:: THE TASK ::
Repeat all of the records word for word, but skip any picture.

___ INPUT FOR THIS TASK

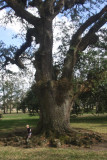 Little Christmas Visitor Plays on Roots of Ancient Live Oak Tree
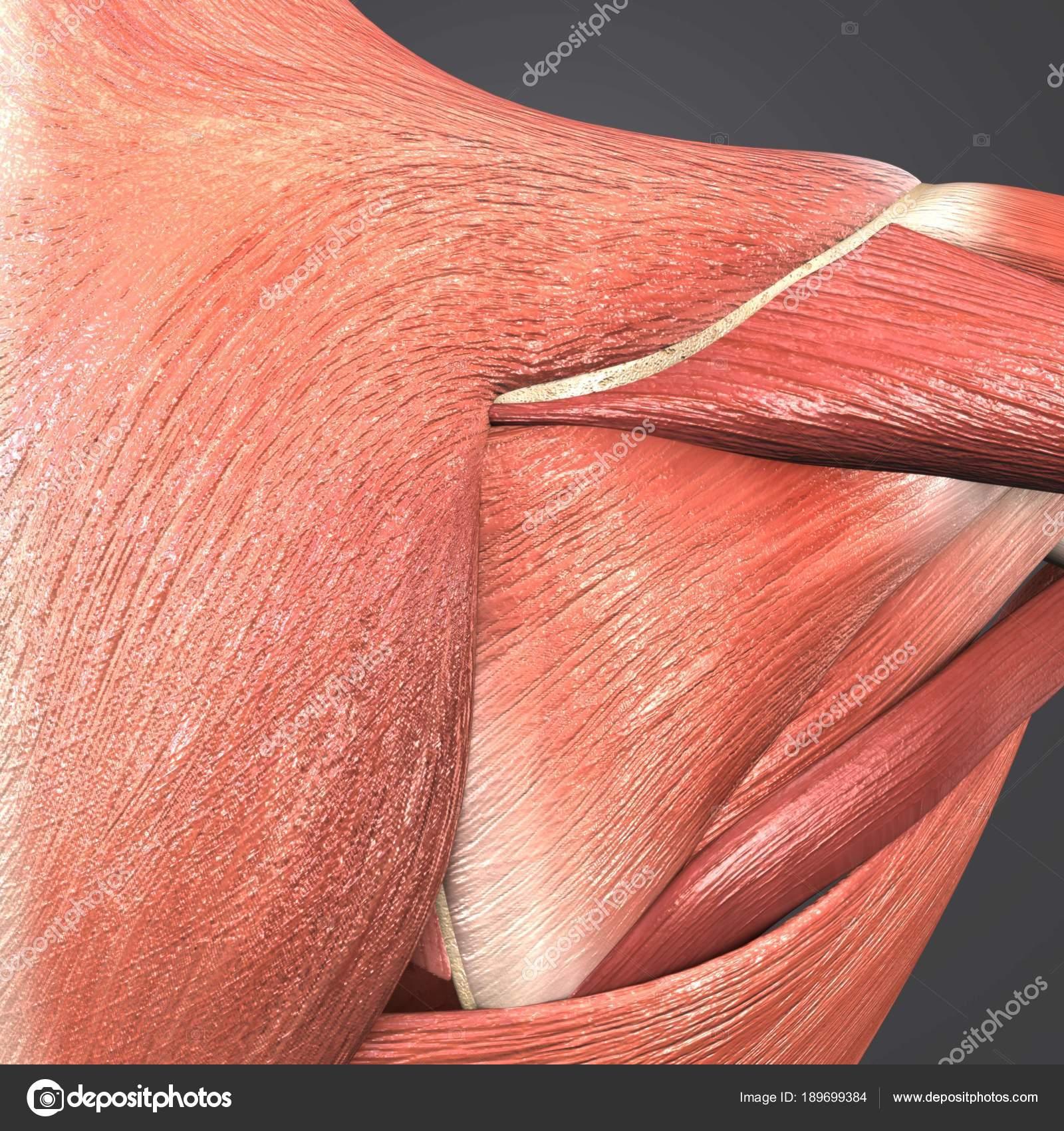 Colorful Medical Illustration Human Shoulder Muscles Stock Photo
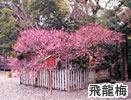 keidai_map_ume.jpg
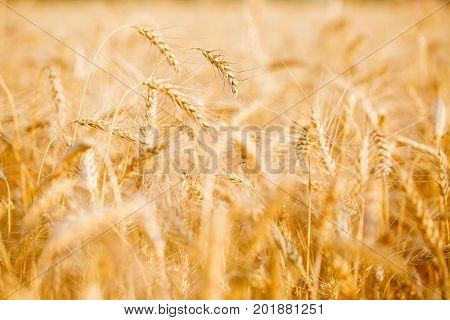 Picture of wheat field in summer afternoon, defocused background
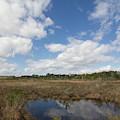 Lake Lizzie Marsh by Paul Rebmann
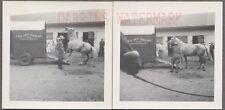 Vintage Photos Whip Cowboy Ced Del Farms Horse Trailer Lancaster New York 734020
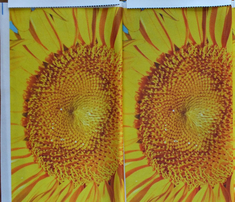 Sunflowers_multiple_on_blue_yard_comment_376535_thumb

______

:: EXERCISE SOLUTION ::
 Little Christmas Visitor Plays on Roots of Ancient Live Oak Tree
 Colorful Medical Illustration Human Shoulder Muscles Stock Photo
 keidai_map_ume.jpg
 Picture of wheat field in summer afternoon, defocused background
 Lake Lizzie Marsh by Paul Rebmann
 Vintage Photos Whip Cowboy Ced Del Farms Horse Trailer Lancaster New York 734020
 Sunflowers_multiple_on_blue_yard_comment_376535_thumb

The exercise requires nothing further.